The Neglect of Child Neglect: A meta-analytic review of the prevalence of neglect

Marije Stoltenborgh, Marian J. Bakermans-Kranenburg , and Marinus H. van IJzendoorn

This article describes the results of a meta-analytic review aimed at providing an estimate of the prevalence of physical and emotional neglect by integrating prevalence figures from the body of research reporting on neglect. The authors conclude that neglect seems to be a neglected type of maltreatment in scientific research. This was apparent from the fact that the study could trace only a modest number of studies reporting on the prevalence of neglect: 16 for physical neglect including 59,406 participants, and 13 for emotional neglect including 59,655 participants. These numbers were strikingly low in comparison to a recently published meta-analysis on the prevalence of child sexual abuse (over 200 publications using self-report measures of the abuse for over 400,000 participants). Furthermore, the prevalence of neglect was always reported in combination with reports of the prevalence of child sexual, physical, and/or emotional abuse, indicating that studies on the prevalence of neglect were by-products rather than a primary interest. Also, the distribution of studies among geographical areas of origin of the sample was uneven with a large majority of samples originating from North America, no samples from South America, and only few from Asia, Australia, and Europe.
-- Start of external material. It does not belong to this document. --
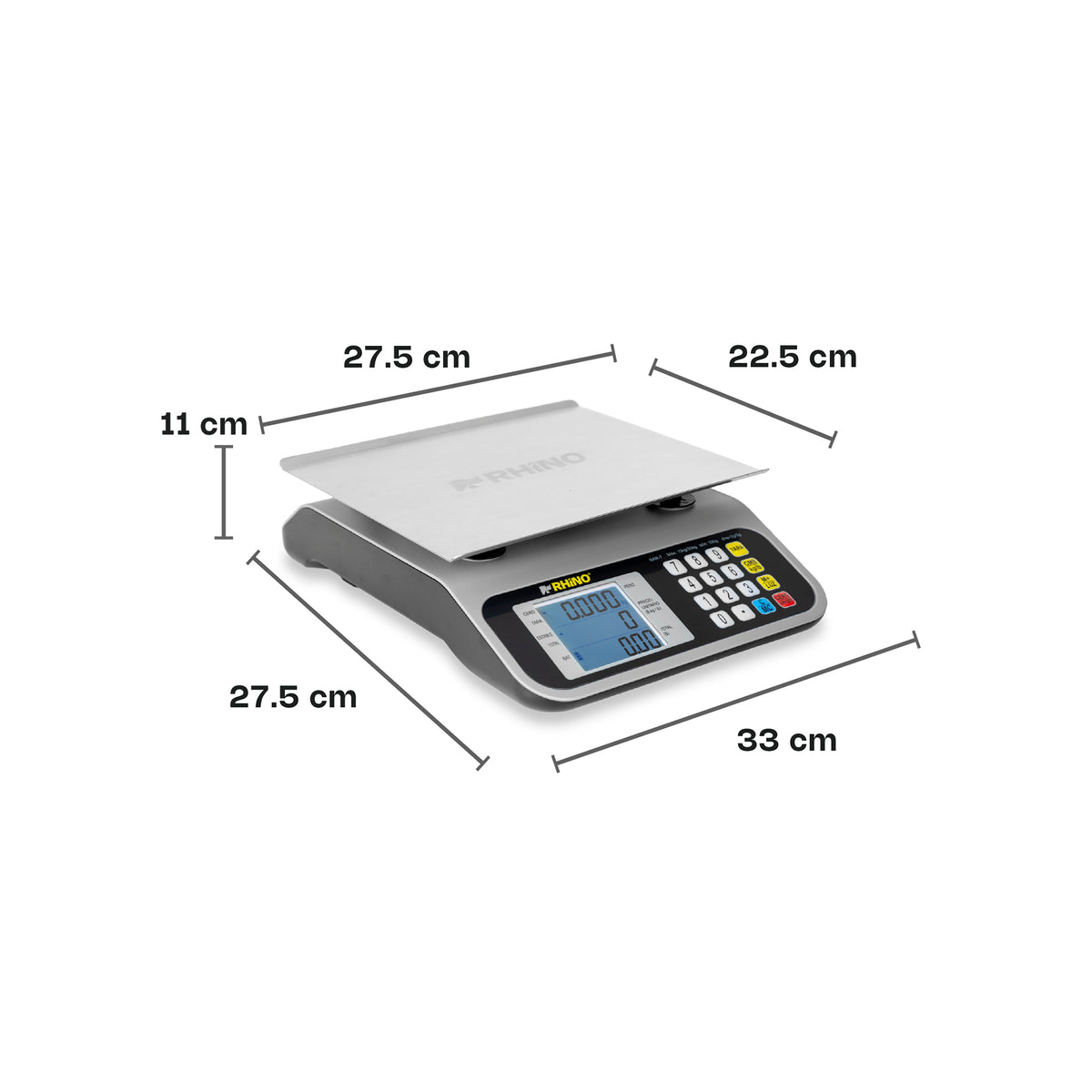 Báscula | Plato De Acero Inoxidable | 30 Kg | Uso Comercial | BAR-7 | RHINO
The same applied to the level of economic development, with all physical neglect samples and a majority of the emotional neglect samples originating from countries labeled as high resource.
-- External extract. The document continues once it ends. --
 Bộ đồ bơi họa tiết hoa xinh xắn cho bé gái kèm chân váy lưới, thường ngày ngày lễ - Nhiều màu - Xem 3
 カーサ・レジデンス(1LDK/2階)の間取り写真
Given the dearth of studies investigating the prevalence of child neglect and given the severe consequences of neglect, the authors call for more studies with a primary focus on child neglect to be undertaken, particularly in low-resource countries. Despite these limitations, the current meta-analysis found a disturbingly high prevalence of physical neglect (163/1,000 cases) and emotional neglect (184/1,000 cases). More than 15 % of children are estimated to suffer from neglect. As a result, the authors call on the development of programs to support parents and children to be made available on a large scale to reach the millions of families with children suffering from neglect. Although more studies need to be conducted, they point out that that this high percentage of neglected children is a sufficiently solid evidence base for social policies to make life for these children and their families more bearable, and in accordance with children’s rights.